В автобиографической повести "Денница" я предположил, что этот сонет является переводом ещё не написанного мною сонета, энграмматически содержащегося в моём юношеском микротексте:

Я

Ощущенье бытия

Пространство

Время

Вечность

Я

Составим букворяд для сочетания "ощущенье бытия": БЕИНОТУЩЫЯ. Из него выводится зачин:

Ещё нет будущего. Нет

Ни…

Этот зачин саморазвивается в сонет, так что получается космогония в космогонии. Я обнаружил его, когда сидел в сумасшедшем доме, где у меня не было возможности сопоставить даты. В действительности "Космогония" Борхеса была написана до, а не после того, как я написал своё юношеское стихотворение. Таким образом, мою попытку рационально объяснить столь редкостное тематическое совпадение следует считать ошибочной. Не остаётся никакого объяснения, кроме иррационального. Анализируя творчество Бодлера, я уже имел случай порассуждать о так называемых вечных темах в поэзии и тех, которые впервые открыты поэтом. До Борхеса ни один поэт не осмеливался написать стихотворение о сотворении вселенной. И вот появляется моя "Космогония" о трёх рифмах на "я", причём независимо от Борхеса, о котором я к тому времени ещё ничего не знал. Согласитесь, что наличие этой уникальной темы у него и у меня характеризует нас как одну личность в двух телах. Борхес так это и понял. Это теперь понимаю и я. Хорхе Луис Борхес (Георгий Лукич Градов) сподобился при жизни увидеть то, чего до него не удостаивался никто и никогда – своего личностного двойника, самого себя в ином теле.
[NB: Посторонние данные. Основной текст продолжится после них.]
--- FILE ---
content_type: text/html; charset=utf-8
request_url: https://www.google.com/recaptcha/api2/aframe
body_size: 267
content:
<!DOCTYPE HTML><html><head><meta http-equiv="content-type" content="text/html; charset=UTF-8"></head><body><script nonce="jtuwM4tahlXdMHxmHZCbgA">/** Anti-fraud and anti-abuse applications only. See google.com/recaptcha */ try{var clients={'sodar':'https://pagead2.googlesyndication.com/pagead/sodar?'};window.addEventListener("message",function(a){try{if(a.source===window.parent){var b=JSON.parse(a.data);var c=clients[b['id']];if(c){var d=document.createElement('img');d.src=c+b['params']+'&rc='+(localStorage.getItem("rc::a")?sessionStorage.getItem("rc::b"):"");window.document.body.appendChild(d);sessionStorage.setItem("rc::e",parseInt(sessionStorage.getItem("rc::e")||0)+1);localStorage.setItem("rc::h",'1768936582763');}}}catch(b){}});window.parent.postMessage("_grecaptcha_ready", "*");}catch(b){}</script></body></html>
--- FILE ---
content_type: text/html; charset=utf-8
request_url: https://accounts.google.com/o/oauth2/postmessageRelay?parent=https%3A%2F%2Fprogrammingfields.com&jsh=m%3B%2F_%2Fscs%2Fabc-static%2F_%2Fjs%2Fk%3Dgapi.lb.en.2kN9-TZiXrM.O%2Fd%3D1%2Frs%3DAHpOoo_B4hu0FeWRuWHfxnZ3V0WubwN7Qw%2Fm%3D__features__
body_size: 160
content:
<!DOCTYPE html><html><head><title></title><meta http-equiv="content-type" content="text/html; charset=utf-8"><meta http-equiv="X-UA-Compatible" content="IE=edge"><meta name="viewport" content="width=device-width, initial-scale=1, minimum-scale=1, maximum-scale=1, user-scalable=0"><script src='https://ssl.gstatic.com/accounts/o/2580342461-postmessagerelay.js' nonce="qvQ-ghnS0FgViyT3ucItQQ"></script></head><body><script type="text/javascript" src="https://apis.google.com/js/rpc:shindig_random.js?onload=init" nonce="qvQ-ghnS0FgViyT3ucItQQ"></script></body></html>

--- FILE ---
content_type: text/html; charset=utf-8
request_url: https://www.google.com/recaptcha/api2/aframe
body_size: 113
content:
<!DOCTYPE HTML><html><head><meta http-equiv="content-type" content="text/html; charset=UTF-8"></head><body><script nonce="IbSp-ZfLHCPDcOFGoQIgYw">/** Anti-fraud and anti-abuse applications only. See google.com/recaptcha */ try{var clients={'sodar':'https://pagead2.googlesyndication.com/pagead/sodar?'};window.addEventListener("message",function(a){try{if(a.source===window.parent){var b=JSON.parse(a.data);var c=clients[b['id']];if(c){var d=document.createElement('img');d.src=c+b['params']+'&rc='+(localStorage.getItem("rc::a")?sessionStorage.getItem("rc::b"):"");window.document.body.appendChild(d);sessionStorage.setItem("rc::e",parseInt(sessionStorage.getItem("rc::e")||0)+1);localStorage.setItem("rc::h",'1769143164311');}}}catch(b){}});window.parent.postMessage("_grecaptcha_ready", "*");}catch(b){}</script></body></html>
Переведя "Космогонию" Борхеса, я ещё не подозревал, что в моём знаменитом двустишии содержится сонет, тематически совпадающий с сонетом Борхеса. Тема Иуды Искариотского отсутствует в испанском оригинале, но появляется в моём переводе. Откуда взялась эта смелая инновация? Давайте вернёмся к вышеприведённому зачину и попробуем определить параметры второго стиха:

Ещё нет будущего. Нет

Ни тьмы, ни света, ни начала…

Это – закономерное продолжение. Давайте ради опыта заменим выделенные курсивом слова цифрами: один, семнадцать, двадцать восемь. Попробуйте подобрать под эту интонационно-ритмическую схему иное продолжение, чем то, которое предложил я. В лучшем случае вы обнаружите вариант, по тем или иным характеристикам равноценный найденному мною. Таким образом, рифма "начало" предопределена формально-тематическими характеристиками первого стиха. Это очень важно, потому что нам придётся придумывать рифмы на "-чала", а они все наперечёт. И одна из этих рифм – "бренчала". Зададимся вопросом, что может бренчать в данном контексте? Ответ один – тридцать среберенников в кармане Иуды Искариотского. И вот, эта тема появляется в моём переводе "Космогонии" Борхеса, хотя в оригинале, повторяю, её нет! Объясняя себе, откуда она взялась, я, как мне кажется, обнаружил её исток. Ещё не написанный мною сонет, но в свёрнутом виде содержащийся в уже написанном двустишие, детерминировал появление данного инообраза в переводе. Обнаруженный факт подтверждает ранее высказывавшуюся гипотезу (Павел Флоренский, Генрих фон Вригт), что будущее способно влиять на настоящее, а следствие – на формирование своей причины.

"Космогония" Борхеса стоит того, чтобы вникнуть в неё и через подстрочный перевод:

Ни мрака, ни хаоса. Мрак

Требует глаз, которые видят, тогда как звучанье

И тишина требуют слуха,

А зеркало – форму, которая его населяет.

Ни пространства, ни времени. Ни даже

Божества, которое представляет

Тишину, предшествующую первой

Ночи времён, что будет бесконечной.

Великая река Гераклита Тёмного

Своим неотвратимым курсом, который ещё не начат,

Течёт из прошлого к будущему,

Из забвения к забвению.

Некто уже страдает. Некто взывает.

После всемирной истории. Сейчас.

Предлагаю теперь читателю третий вариант "Космогонии", максимально приближённый к тексту Борхеса. Итак, читатель может своими глазами убедиться, что Х.Л.Б. в своём сонете предсказал появление некоего "божества", которое "представит тишину, предшествующую первой ночи времени". И его предсказание сбылось.